The Ouled Naïl would, in 1914, be the subject of an illustrated article in the National Geographic magazine, and again fourteen years later. In this latter account of an encounter with the tribe, the character of the dancers, the appearance, and the nature of the dance are all recounted in a way that goes some way towards explaining more fully Van Dongen's fascination with them:

'The Ouled Nail glitters with gold and silver. Her face is whitened and rouged; her lips carmined, her eyebrows blackened, her cheeks and chin adorned with spangles. In her ears are gold and or silver earrings, hoops several inches in diameter; across her forehead and about her throat are bands of gold coins of many nations. Around her neck are necklaces of coins or beads from which large ornaments dangle. Massive bracelets and anklets, some six inches broad, some hinged, studded with colored stones adorn her bare arms and angles.

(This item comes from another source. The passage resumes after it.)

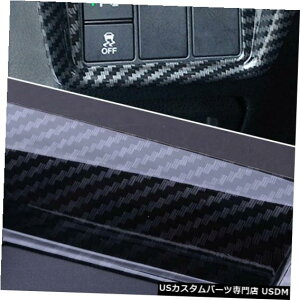 R\[Jo[ J[{t@Co[X^C̍R\[@\{^gJo[̓z_AR[hɓK Carbon Fiber Style Left Console Function Button Trim Cover Fit For Honda Accord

Her feet are naked and her toes, like her fingers, are stained with henna.
'No words can do justice to her costume. Her head is swathed in a lovely rainbow-hued, long fringed silk shawl which streams down her back. In a corner of it her hair is tied, except for plaits with colored ribbons hanging down her cheeks.
'Over an innermost gauze garment are two or three silk vests of palest pinks or green, or yellows, and above these a beautiful rose-tinted brocaded silk jacket covered with transparent silver tissue and heavily embroidered with silver bullion. Her waist is swathed with a gold-tissue pink silk sash, and over it gold embroidered red leather belt. She wears wide trousers of pale blue silk hanging baggily over the slender ankles.
'Her dancing! She moves on her toes, but barely raises them from the platform. In her hands she holds a silk handkerchief behind her head or waves it occasionally in the air. But feet, hands, legs, and arms, do not enter much into the dance; she performs chiefly with the muscles of her neck, breast, abdomen, and hips. All her violent motions keep time with the strange music of pipe and flageolet and tom-tom, while five or six other dancers, as gaudily dressed clap their hands or utter little cries at intervals' (National Geographic, February 1928).